Lines of data:
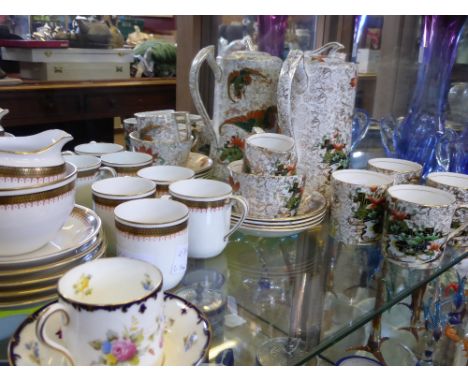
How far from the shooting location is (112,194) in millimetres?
567

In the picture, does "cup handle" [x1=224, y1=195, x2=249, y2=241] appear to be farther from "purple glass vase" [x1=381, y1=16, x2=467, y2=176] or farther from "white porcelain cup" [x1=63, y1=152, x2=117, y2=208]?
"purple glass vase" [x1=381, y1=16, x2=467, y2=176]

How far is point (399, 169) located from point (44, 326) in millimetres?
548

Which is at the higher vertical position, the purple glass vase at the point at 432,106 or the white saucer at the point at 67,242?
the purple glass vase at the point at 432,106

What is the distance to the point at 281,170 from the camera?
638 mm

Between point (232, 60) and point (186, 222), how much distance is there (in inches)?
12.2

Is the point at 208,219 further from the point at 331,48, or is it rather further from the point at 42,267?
the point at 331,48

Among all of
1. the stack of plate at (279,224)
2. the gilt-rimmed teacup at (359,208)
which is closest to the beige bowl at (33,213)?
the stack of plate at (279,224)

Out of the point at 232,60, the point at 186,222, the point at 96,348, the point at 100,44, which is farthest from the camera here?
the point at 100,44

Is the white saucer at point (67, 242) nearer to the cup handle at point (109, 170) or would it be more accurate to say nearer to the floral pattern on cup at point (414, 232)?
the cup handle at point (109, 170)

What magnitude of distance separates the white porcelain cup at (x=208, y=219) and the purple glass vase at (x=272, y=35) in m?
0.47

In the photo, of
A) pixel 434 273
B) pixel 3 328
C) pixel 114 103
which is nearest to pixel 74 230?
pixel 3 328

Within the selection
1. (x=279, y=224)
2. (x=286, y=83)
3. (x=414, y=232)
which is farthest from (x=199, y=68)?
(x=414, y=232)

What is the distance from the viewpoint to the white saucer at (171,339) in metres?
0.38
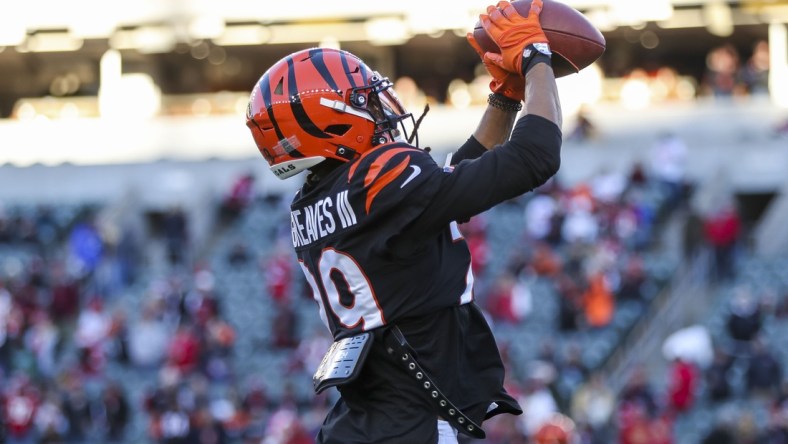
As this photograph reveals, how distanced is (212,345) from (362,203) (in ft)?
40.4

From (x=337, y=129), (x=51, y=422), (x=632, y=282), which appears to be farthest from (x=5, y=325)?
(x=337, y=129)

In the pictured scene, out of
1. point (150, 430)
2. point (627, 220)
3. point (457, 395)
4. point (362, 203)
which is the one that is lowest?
point (150, 430)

## Problem description
Please rewrite the material between the line containing "As this photograph" and the end of the material, inclusive, keeping all text outside the answers unchanged. Multiply each distance and coordinate in the answers by 0.7 and round it half up to the same number of decimal places it had.

## Full response
As this photograph reveals, how distanced is (212,345) from (362,203) (in ft)?
28.3

From (x=337, y=129), (x=51, y=422), (x=632, y=282), which appears to be farthest from (x=5, y=325)?
(x=236, y=90)

In the pictured scene, out of
1. point (150, 430)
2. point (627, 220)
3. point (457, 395)
4. point (362, 203)
which is the one that is lowest?
point (105, 301)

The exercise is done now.